### CONSIGNES
**a.** Transcrivez fidèlement l'extrait du texte sur les sociétés offshore qui commence par « Ce louable projet » et se poursuit jusqu'à « fermé ses portes. ».
**b.** Prolongez le texte sur les sociétés offshore à partir de sa dernière phrase.

### TEXTE
------------

Ce louable projet est demeuré très discret. Même aux yeux des autorités fiscales, de l’aveu de son ex-actionnaire. «Les fonds venaient de l’étranger et étaient destinés à être investis à l’étranger. Je ne voyais pas la raison de déclarer cette entité en Suisse. Ce conseil, c’est la fiduciaire genevoise qui m’a vendu cette société qui me l’a donné. Nous ne nous étions du reste vus qu’une seule fois, à la gare de Genève-Cornavin en 2007.» Entre-temps, la fiduciaire, qui n’en était pas à son coup d’essai, a fermé ses portes.

Tous les dirigeants de PME ne poursuivent pas des buts aussi honorables. Ainsi, l’avocat genevois et conseiller national UDC Yves Nidegger – qui précise ne jamais avoir créé de panaméenne – explique: «Un patron peut très facilement ouvrir une société offshore à laquelle il confère la propriété d’un brevet utilisé par son entreprise. Les royalties versées par celle-ci sortent de la comptabilité de l’entreprise, et il est impossible au fisc d’en identifier la destination finale. Le patron peut ainsi percevoir des revenus en dehors de toute connaissance du fisc.»

------------

### DONNÉES AFFICHÉES
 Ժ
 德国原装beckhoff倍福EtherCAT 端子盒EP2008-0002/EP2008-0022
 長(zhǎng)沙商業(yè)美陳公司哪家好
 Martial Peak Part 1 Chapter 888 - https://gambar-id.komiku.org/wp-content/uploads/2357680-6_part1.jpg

------------

### VOS RÉPONSES
**a.**
Ce louable projet est demeuré très discret. Même aux yeux des autorités fiscales, de l’aveu de son ex-actionnaire. «Les fonds venaient de l’étranger et étaient destinés à être investis à l’étranger. Je ne voyais pas la raison de déclarer cette entité en Suisse. Ce conseil, c’est la fiduciaire genevoise qui m’a vendu cette société qui me l’a donné. Nous ne nous étions du reste vus qu’une seule fois, à la gare de Genève-Cornavin en 2007.» Entre-temps, la fiduciaire, qui n’en était pas à son coup d’essai, a fermé ses portes.

**b.**
Chalets offshore

A Verbier, juste derrière la gare de départ de la télécabine de Savoleyres, se dressent quelques immeubles d’appartements de vacances. Là aussi, rien que de très banal dans cette station de réputation internationale, surtout dans ce quartier à proximité de l’un des principaux domaines skiables. Ce qui l’est peut-être moins, c’est cet appartement de l’immeuble nommé Chalet Nelly: il servait d’adresse jusqu’au 30 avril dernier à la détentrice new-yorkaise d’entités enregistrées aux îles Vierges britanniques. Etait-il une boîte aux lettres? L’agence immobilière chargée de ce logement indique qu’«il était loué jusqu’à une date récente, mais que son occupant est parti. Le propriétaire n’y réside pas.»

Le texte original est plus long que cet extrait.